● Short exercise 1
In the passage on the Chevalier Grenier's mission to India, on what date did his party leave Lorient?
● Short exercise 2
Summarize the passage on the Chevalier Grenier's mission to India in two sentences.
● Short exercise 3
Proceed with the passage on the Chevalier Grenier's mission to India, starting after its final sentence.

● Extract to read
[BEGIN]
In the wake of France’s loss to Britain during the global Seven Years’ War (1756-63), which broke out into the Third Carnatic War in India, she was desperate to find an edge to restore her political and economic competitiveness in Asia. Some of the more prescient figures in the French government and navy came to consider the opening of a new, faster sea route to India as a possible ‘trump card’.
Enter Jacques Raymond de Giron de Grenier (1736 – 1803), known as Le Chevalier Grenier (later Vicomte), a skilled naval commander, who hailed from an old Bordeaux noble family that boasted centuries of distinguished service to the French Crown. Grenier was born at St. Pierre, Martinique and joined the navy at a young age. During the Seven Years’ War, he served with great skill and valour, in both France and the West Indies, in what was a disastrous conflict for France. An unusually gifted cartographer and mariner, Grenier was eager for a grand new challenge, and so he came to the attention of his superiors as the man who could open the new passage to India.
In 1767, César Gabriel de Choiseul, duc de Praslin, the French Minister for the Navy & Colonies, ordered a mission led by the Chevalier Grenier to be outfitted for the East Indies to find and chart new, fast routes to India. Grenier’s party left Lorient, Brittany, on November 29, 1767, aboard l’Heure du Berger, arriving at the Île de France (Mauritius), on July 27, 1768, after a much longer than expected voyage. As the first charting of the new route to India was to occur during the favourable conditions of the Southwest Monsoon (which would end in just over a month), it was considered too late in the season for Grenier to proceed with his principal endeavour. Consequently, his activities for the next several months would dovetail into the priorities of the Île de France’s governor, which were fortunately closely related to the overall mission.
[END]
● Data shown
[BEGIN]
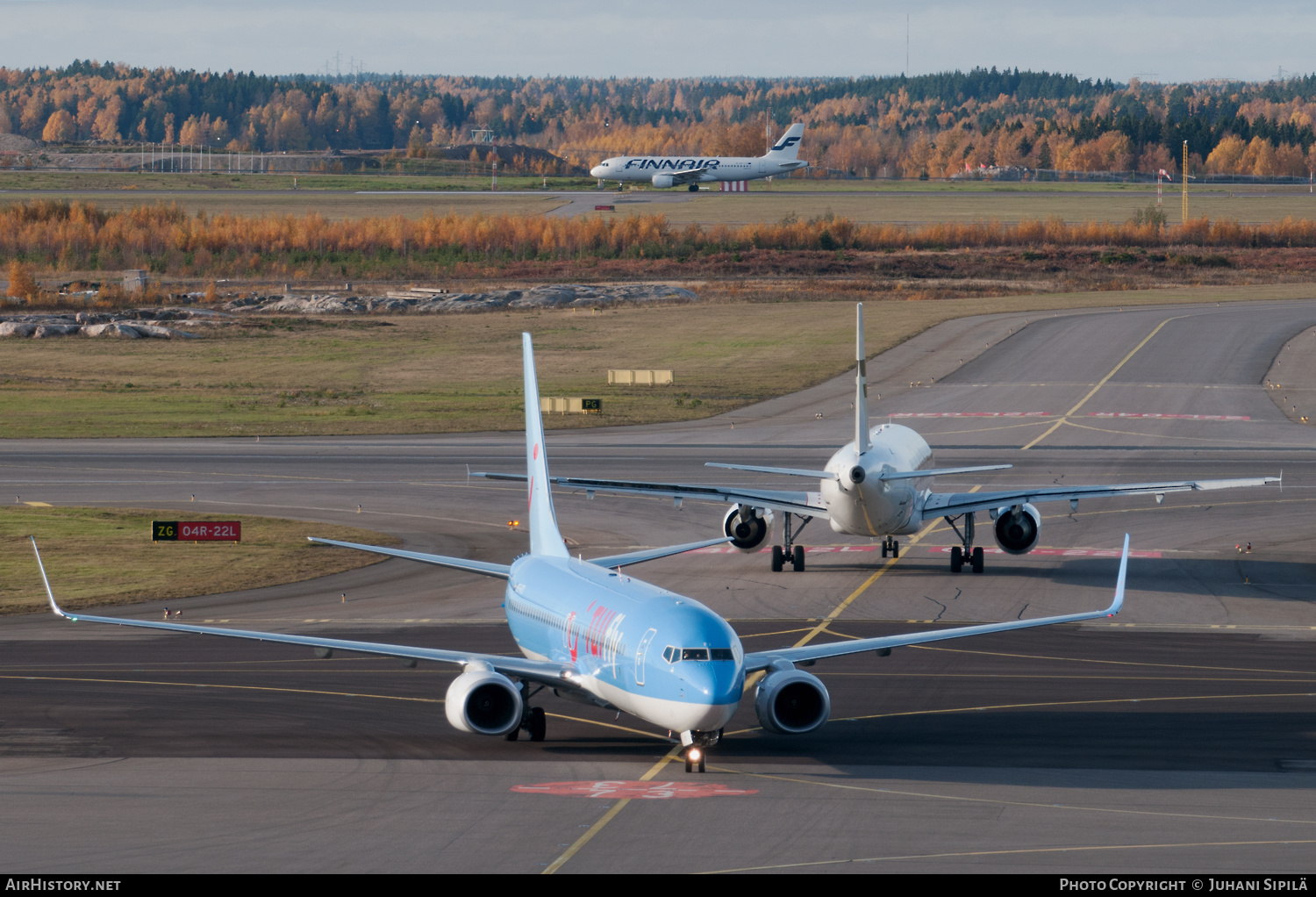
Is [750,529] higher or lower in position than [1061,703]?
higher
[END]
● Task response 1
November 29, 1767

● Task response 2
After France's loss to Britain in the Seven Years' War, some French officials saw a faster sea route to India as a way to regain competitiveness in Asia, and the gifted naval commander and cartographer Jacques Raymond de Giron de Grenier came to be seen as the man to open it. In 1767 the duc de Praslin ordered Grenier to lead a mission to chart new routes, but his party reached the Île de France on July 27, 1768, too late in the Southwest Monsoon season for the main task, so his work turned to the governor's closely related priorities.

● Task response 3
Pierre Poivre, the Governor of the Île de France (Mauritius), and the chief French official in charge of French interests in the southwestern Indian Ocean, possessed, like his predecessor Mahé de La Bourdonnais, bold ambitions. He wanted to expand France’s footprint in East Africa and across the islands that dotted the Indian Ocean. First, he wanted to re-establish a permanent French settlement on Madagascar. While French agents and merchants were already the dominant European presence on the island, the potential for far more trade was held back by the lack of a permanent base on the island (an earlier French settlement at Fort Dauphin lasted only between 1642 and 1674). Second, Poivre wanted to establish the hitherto uninhabited Seychelles as a French colony. While accomplishing these goals would grow the regional French colonial economy, it wold also serve to secure the fast shipping route to India which would sail past islands under French control.
From August 1768 to January 1769, Grenier, aboard the l’Heure du Berger, explored and charted the east coast of Madagascar, meeting tribal chiefs and merchants to discover the best locations for building a French settlement on the island. Upon his return to Île de France, he produced a detailed report, accompanied by a fine manuscript chart, which was much valued by Governor Poivre and the Duc de Praslin.
On Île de France, Grenier spent months preparing for a grand mission with two key objectives. First, was the discovery and mapping the fast passage to India. Second, was to visit, map and analyse the Seychelles with respect to forming a plan to colonizing the islands.
Grenier was to be partnered with the esteemed scientist Alexis-Marie de Rochon (1741 – 1817), popularly known as the Abbé Rochon. In theory, Rochon’s presence would be a major asset to the mission, but as it turned out Grenier and Rochon immediately took to hating each other the moment they met, and their relationship only deteriorated from there on!
The mission left the Île de France aboard the l’Heure du Berger on May 30, 1769, just as the Southwest Monsoon was gearing up. Grenier was to take the lead in the actual hydrological work, while Rochon was to conduct all the latitudinal and longitudinal readings, calculated from astronomical observations, critical data that underpinned the accuracy of the entire venture.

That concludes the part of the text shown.